═══ DOCUMENT EXTRACT ═══
A facelift– it can look incredible or not so good. We’ve all seen celebrities with bad facelifts in the media, but what if it’s you that’s had a bad experience? As you can imagine, it can be emotionally devastating I mean, it’s your face and it’s hard to hide! Maybe the facelift didn’t last as long as you thought, or maybe it was never what you planned on at all.
Dr. Sam Hamra in Dallas, Texas, is a board certified plastic surgeon and specializes is revision facelifts. He even wrote a book about it, called, “The Facelift Letdown”. It’s about the disappointment people feel when their facelift didn’t go as expected.
This is what exactly what happened to Gail when she got her first facelift 15 years ago. We caught up with Gail at Dr. Hamra’s office when she came in for a follow-up on her revision facelift. “The first facelift looked really good for a short time and then it went downhill quickly. Everything had fallen. I looked sour and I looked angry and mad when I really wasn’t,” says Gail. She knows first-hand about the “facelift letdown”. “You just think, how did this happen? The time, the expense, the emotional investment. It was very hard.”
═══
WORK INSTRUCTION
Reproduce the entire passage about revision facelifts word for word. The lines further down the page aren't needed for this.
═══ PROVIDED DATA ═══
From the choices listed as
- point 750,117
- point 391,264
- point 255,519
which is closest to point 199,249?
═══
ANSWER BOX
A facelift– it can look incredible or not so good. We’ve all seen celebrities with bad facelifts in the media, but what if it’s you that’s had a bad experience? As you can imagine, it can be emotionally devastating I mean, it’s your face and it’s hard to hide! Maybe the facelift didn’t last as long as you thought, or maybe it was never what you planned on at all.
Dr. Sam Hamra in Dallas, Texas, is a board certified plastic surgeon and specializes is revision facelifts. He even wrote a book about it, called, “The Facelift Letdown”. It’s about the disappointment people feel when their facelift didn’t go as expected.
This is what exactly what happened to Gail when she got her first facelift 15 years ago. We caught up with Gail at Dr. Hamra’s office when she came in for a follow-up on her revision facelift. “The first facelift looked really good for a short time and then it went downhill quickly. Everything had fallen. I looked sour and I looked angry and mad when I really wasn’t,” says Gail. She knows first-hand about the “facelift letdown”. “You just think, how did this happen? The time, the expense, the emotional investment. It was very hard.”